Description
What happened?
When the NVIDIA GPU operator is installed on a cluster, the container toolkit component modifies the containerd config to target the NVIDIA runtime.
If Kubespray is then run with a GPU host in the play, e.g. for an upgrade, then the containerd config is overwritten and the NVIDIA runtime definitions are removed.
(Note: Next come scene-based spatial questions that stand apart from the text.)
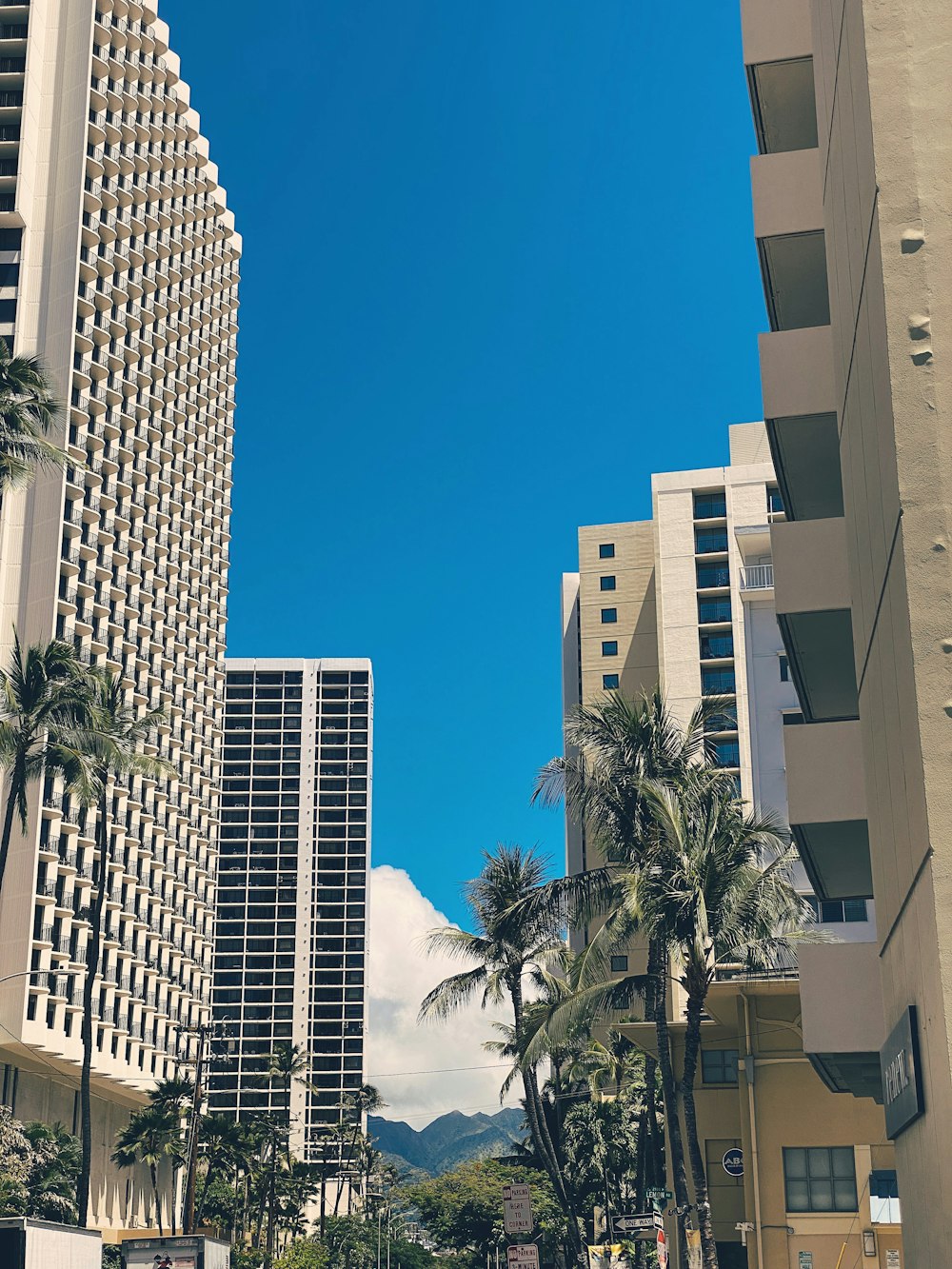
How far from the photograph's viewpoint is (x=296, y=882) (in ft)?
585

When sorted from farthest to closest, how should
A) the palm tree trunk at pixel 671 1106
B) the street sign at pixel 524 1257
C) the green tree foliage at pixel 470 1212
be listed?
1. the green tree foliage at pixel 470 1212
2. the palm tree trunk at pixel 671 1106
3. the street sign at pixel 524 1257

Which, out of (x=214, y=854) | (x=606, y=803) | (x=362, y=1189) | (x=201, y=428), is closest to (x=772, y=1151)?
(x=606, y=803)

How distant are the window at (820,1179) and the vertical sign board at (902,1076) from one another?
3436 cm

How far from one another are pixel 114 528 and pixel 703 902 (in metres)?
62.1

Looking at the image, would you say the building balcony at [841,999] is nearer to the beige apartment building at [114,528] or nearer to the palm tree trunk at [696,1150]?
the palm tree trunk at [696,1150]

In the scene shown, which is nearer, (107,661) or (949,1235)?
(949,1235)

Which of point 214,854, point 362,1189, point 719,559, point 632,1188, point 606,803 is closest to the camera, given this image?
point 606,803

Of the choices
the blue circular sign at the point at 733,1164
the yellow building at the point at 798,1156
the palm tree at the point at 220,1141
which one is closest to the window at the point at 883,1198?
the yellow building at the point at 798,1156

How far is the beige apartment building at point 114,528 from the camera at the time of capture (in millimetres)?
73875

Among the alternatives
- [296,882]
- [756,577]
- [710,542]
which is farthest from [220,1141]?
[296,882]

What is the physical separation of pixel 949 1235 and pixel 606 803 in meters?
22.3

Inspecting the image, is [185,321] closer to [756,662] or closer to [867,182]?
[756,662]

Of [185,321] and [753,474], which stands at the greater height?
[185,321]

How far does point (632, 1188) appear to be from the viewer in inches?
2707
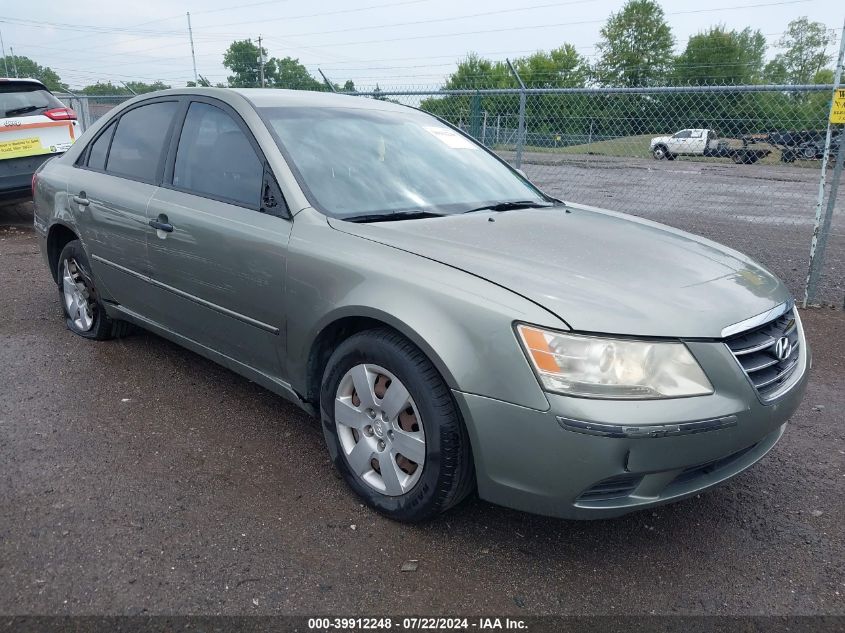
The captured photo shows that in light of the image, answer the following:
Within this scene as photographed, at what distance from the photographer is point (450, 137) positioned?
385cm

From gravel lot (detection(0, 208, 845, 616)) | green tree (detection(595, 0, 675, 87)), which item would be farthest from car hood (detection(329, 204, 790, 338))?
green tree (detection(595, 0, 675, 87))

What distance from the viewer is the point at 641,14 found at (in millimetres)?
67562

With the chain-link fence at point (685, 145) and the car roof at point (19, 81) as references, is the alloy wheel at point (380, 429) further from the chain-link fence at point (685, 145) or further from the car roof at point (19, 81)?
the car roof at point (19, 81)

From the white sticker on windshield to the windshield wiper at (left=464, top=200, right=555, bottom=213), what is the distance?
1.76ft

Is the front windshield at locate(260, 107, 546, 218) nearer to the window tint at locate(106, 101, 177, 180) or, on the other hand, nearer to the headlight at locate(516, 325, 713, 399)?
the window tint at locate(106, 101, 177, 180)

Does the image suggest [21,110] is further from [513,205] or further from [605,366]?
[605,366]

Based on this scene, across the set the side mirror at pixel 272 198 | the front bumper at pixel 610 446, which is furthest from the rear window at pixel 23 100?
the front bumper at pixel 610 446

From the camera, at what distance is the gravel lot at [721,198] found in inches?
325

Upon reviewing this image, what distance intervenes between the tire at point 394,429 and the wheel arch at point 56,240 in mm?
2682

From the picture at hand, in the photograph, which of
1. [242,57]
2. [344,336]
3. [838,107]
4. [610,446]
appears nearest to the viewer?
[610,446]

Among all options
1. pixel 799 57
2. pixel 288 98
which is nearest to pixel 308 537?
pixel 288 98

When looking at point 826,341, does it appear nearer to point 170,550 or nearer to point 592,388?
point 592,388

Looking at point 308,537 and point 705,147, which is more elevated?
point 705,147

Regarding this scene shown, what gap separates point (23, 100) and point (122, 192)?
18.8 feet
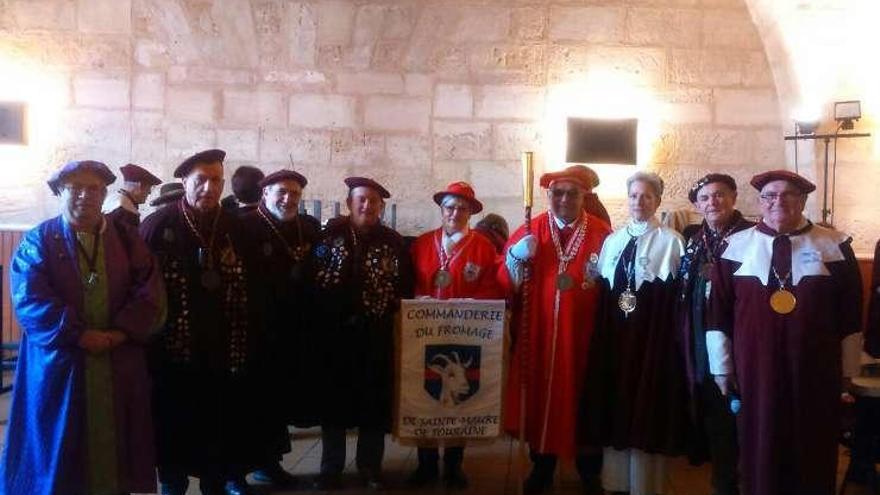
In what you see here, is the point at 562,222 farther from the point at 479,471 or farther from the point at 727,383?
the point at 479,471

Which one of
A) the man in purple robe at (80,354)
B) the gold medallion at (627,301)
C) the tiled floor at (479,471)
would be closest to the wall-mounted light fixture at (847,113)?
the tiled floor at (479,471)

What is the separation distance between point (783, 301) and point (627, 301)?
32.8 inches

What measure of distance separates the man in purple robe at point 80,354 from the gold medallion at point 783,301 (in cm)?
280

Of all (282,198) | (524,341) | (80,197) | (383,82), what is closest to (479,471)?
(524,341)

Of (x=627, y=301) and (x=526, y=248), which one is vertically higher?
(x=526, y=248)

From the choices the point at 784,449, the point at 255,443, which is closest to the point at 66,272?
the point at 255,443

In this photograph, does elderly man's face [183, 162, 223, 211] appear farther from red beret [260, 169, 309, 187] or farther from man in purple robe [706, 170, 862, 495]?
man in purple robe [706, 170, 862, 495]

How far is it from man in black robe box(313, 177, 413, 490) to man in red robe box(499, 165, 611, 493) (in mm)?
699

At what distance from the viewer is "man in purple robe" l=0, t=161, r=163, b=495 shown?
11.0 ft

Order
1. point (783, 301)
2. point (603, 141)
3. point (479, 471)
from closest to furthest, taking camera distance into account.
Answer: point (783, 301)
point (479, 471)
point (603, 141)

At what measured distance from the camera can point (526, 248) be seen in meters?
4.18

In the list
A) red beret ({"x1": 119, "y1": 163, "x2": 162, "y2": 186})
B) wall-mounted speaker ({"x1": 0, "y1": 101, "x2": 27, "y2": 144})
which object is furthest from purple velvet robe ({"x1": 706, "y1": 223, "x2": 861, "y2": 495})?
wall-mounted speaker ({"x1": 0, "y1": 101, "x2": 27, "y2": 144})

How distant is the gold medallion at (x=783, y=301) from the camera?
3.46 meters

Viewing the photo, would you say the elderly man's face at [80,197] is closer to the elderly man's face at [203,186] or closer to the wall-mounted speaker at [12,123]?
the elderly man's face at [203,186]
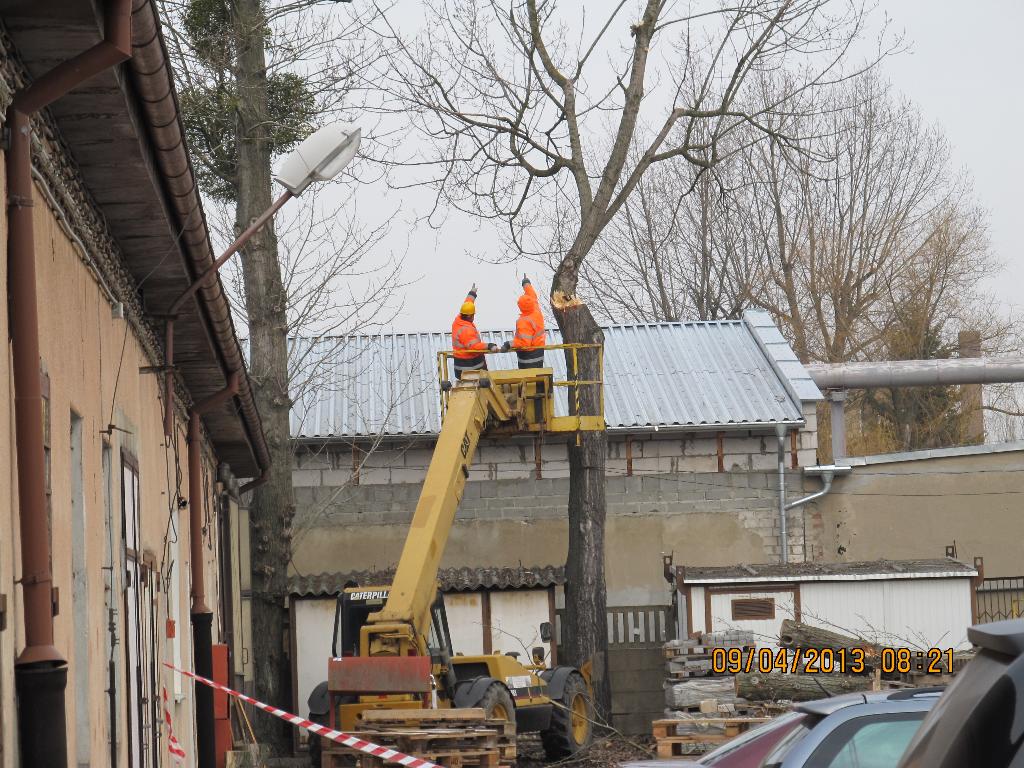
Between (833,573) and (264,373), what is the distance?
341 inches

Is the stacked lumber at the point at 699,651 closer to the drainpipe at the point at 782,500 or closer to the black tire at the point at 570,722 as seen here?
the black tire at the point at 570,722

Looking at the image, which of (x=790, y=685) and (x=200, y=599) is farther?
(x=790, y=685)

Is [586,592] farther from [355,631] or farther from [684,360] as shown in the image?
[684,360]

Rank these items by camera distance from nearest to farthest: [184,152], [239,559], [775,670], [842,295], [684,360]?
1. [184,152]
2. [775,670]
3. [239,559]
4. [684,360]
5. [842,295]

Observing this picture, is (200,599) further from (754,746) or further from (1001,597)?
(1001,597)

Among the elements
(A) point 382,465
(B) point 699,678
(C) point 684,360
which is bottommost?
(B) point 699,678

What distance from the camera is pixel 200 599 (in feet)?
40.5

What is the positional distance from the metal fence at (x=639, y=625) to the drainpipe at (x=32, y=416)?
18.4 m

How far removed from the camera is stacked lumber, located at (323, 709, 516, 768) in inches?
539

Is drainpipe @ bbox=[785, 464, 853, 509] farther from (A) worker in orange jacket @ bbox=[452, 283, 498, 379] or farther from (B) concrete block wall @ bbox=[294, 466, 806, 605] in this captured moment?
(A) worker in orange jacket @ bbox=[452, 283, 498, 379]

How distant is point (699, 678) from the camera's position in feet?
57.1

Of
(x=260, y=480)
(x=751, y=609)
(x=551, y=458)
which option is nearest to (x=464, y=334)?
(x=260, y=480)

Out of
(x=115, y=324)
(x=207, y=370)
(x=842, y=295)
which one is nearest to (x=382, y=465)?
(x=207, y=370)

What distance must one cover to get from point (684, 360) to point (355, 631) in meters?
13.0
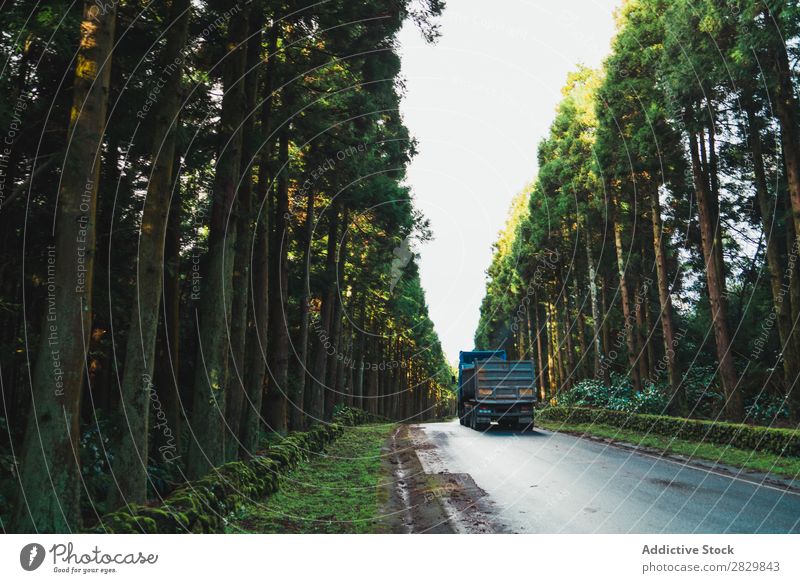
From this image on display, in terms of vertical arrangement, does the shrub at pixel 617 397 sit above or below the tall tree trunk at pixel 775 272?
below

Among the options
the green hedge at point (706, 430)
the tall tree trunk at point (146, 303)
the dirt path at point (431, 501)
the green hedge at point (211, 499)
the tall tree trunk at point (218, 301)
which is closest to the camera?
the green hedge at point (211, 499)

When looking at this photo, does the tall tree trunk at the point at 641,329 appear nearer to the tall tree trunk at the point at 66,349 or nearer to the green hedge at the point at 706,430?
the green hedge at the point at 706,430

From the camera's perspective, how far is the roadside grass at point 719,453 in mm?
12002

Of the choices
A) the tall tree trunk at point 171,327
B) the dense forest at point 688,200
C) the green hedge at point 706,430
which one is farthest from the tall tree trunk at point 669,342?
the tall tree trunk at point 171,327

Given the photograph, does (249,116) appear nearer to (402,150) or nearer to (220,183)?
(220,183)

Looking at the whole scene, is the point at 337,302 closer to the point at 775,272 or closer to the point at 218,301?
the point at 218,301

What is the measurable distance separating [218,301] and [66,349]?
15.7 ft

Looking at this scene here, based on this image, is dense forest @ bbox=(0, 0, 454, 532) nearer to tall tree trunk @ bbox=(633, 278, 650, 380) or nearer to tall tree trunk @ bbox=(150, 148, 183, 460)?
tall tree trunk @ bbox=(150, 148, 183, 460)

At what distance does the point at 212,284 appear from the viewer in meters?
10.6

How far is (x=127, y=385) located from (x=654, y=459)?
12.8 m

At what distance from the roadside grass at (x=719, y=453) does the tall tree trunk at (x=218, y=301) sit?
11468mm

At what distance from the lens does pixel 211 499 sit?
23.7 ft
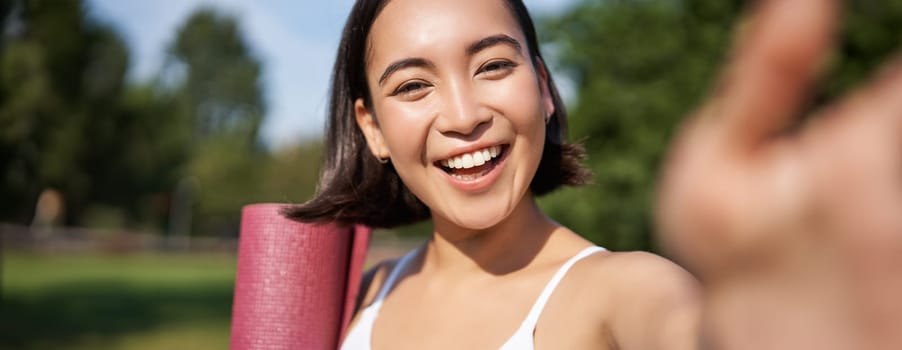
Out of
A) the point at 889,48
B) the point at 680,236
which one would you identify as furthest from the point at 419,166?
the point at 889,48

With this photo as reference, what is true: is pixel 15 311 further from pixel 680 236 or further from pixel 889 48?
pixel 680 236

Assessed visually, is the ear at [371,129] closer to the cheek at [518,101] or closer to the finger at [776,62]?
the cheek at [518,101]

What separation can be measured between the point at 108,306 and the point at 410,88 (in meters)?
17.6

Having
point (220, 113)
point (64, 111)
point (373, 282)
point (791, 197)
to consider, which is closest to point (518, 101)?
point (373, 282)

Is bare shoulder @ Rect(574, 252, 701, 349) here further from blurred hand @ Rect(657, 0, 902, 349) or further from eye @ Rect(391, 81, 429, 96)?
eye @ Rect(391, 81, 429, 96)

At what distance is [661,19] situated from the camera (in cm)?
1777

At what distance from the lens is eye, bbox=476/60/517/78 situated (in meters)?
1.88

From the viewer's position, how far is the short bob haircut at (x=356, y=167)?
2.39 metres

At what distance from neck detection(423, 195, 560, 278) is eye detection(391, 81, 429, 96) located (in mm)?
431

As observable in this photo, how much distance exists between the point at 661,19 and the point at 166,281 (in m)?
16.2

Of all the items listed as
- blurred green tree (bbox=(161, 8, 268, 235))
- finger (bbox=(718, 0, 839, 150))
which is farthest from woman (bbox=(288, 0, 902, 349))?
blurred green tree (bbox=(161, 8, 268, 235))

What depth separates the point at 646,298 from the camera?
143 cm

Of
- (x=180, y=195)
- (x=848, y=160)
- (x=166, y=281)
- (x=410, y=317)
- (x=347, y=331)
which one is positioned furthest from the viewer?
(x=180, y=195)

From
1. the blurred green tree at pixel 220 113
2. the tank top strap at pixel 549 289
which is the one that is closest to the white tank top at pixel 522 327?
the tank top strap at pixel 549 289
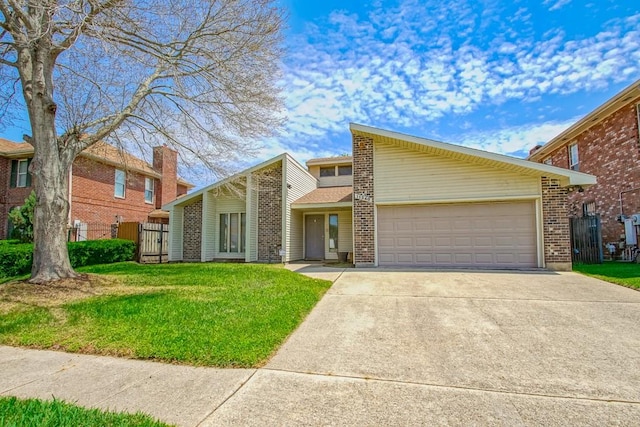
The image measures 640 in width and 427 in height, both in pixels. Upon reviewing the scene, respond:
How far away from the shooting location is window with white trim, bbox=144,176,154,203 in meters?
20.5

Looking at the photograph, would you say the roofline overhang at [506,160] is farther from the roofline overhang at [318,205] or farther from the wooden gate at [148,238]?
the wooden gate at [148,238]

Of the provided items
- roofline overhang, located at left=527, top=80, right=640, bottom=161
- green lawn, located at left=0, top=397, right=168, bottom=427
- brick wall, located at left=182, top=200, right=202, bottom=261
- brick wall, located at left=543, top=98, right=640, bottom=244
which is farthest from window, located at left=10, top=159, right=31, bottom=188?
brick wall, located at left=543, top=98, right=640, bottom=244

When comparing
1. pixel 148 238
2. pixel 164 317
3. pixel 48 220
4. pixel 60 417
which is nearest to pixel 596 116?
pixel 164 317

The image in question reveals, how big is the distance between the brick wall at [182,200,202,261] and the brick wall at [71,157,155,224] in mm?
2927

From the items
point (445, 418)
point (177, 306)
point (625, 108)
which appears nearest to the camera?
point (445, 418)

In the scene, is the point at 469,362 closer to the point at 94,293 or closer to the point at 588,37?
the point at 94,293

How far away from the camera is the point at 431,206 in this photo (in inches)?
427

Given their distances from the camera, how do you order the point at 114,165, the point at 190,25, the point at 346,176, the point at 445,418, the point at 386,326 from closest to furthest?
the point at 445,418
the point at 386,326
the point at 190,25
the point at 114,165
the point at 346,176

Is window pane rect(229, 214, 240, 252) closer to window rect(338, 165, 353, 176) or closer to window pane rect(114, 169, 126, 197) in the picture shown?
window rect(338, 165, 353, 176)

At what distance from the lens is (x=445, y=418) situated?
8.48 ft

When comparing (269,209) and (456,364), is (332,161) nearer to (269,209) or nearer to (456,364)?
(269,209)

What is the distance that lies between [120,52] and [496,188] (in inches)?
418

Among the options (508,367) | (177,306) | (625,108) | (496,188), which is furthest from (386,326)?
(625,108)

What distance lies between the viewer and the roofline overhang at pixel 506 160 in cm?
929
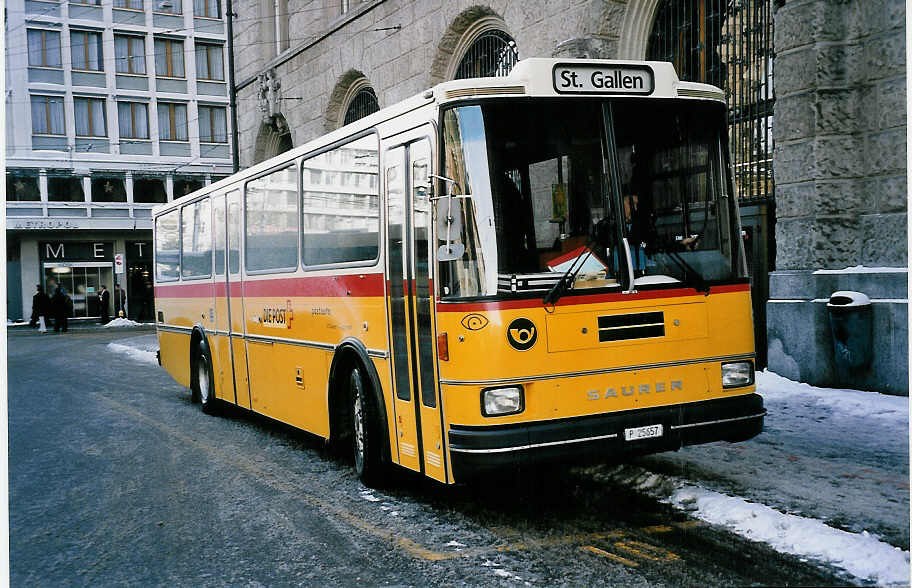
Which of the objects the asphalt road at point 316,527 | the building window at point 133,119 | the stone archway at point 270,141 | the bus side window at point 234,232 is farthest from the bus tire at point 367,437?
the building window at point 133,119

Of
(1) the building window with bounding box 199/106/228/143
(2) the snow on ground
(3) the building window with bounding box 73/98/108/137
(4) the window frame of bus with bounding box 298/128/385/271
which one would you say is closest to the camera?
(4) the window frame of bus with bounding box 298/128/385/271

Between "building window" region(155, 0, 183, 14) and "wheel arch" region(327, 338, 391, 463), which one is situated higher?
"building window" region(155, 0, 183, 14)

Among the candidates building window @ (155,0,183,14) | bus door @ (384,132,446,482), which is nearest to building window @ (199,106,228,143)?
building window @ (155,0,183,14)

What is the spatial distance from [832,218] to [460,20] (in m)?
9.24

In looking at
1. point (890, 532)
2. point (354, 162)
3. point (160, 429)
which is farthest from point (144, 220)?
point (890, 532)

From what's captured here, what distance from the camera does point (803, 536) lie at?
578 cm

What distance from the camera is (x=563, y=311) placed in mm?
6273

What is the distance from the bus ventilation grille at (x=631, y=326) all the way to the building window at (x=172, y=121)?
51.2 meters

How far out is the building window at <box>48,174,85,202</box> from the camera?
50562mm

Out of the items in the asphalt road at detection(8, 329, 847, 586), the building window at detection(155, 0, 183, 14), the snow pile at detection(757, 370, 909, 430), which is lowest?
the asphalt road at detection(8, 329, 847, 586)

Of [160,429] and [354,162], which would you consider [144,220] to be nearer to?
[160,429]

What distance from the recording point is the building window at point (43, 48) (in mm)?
50531

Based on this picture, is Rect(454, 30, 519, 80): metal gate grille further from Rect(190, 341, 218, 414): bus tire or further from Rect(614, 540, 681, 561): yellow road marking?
Rect(614, 540, 681, 561): yellow road marking

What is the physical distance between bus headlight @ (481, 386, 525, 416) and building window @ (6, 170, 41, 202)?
161ft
This results in pods failing to schedule on the GPU nodes.
What did you expect to happen?
This is what I expected to happen, but it is not desirable behaviour IMHO.
How can we reproduce it (as minimally and precisely as possible)?
Deploy a Kubespray cluster with GPU nodes, install the NVIDIA GPU operator and then run Kubespray again.
OS
Ubuntu 22
Version of Ansible
ansible [core 2.16.14]
config file = /Users/mattp/Projects/nks-region/k8s-infra-ndg-region/ansible.cfg
configured module search path = ['/Users/mattp/.ansible/plugins/modules', '/usr/share/ansible/plugins/modules']
ansible python module location = /Users/mattp/.pyenv/versions/3.12.9/envs/kubespray-test/lib/python3.12/site-packages/ansible
ansible collection location = /Users/mattp/Projects/nks-region/k8s-infra-ndg-region/.ansible/collections
executable location = /Users/mattp/.pyenv/versions/kubespray-test/bin/ansible
python version = 3.12.9 (main, Apr 10 2025, 11:21:50) [Clang 17.0.0 (clang-1700.0.13.3)] (/Users/mattp/.pyenv/versions/3.12.9/envs/kubespray-test/bin/python)
jinja version = 3.1.6
libyaml = True
Version of Python
Python 3.12.9
Version of Kubespray (commit)
v2.28.0
Network plugin used
cilium
Full inventory with variables
N/A
Command used to invoke ansible
ansible-playbook kubernetes_sigs.kubespray.cluster
Output of ansible run
N/A
Anything else we need to know
No response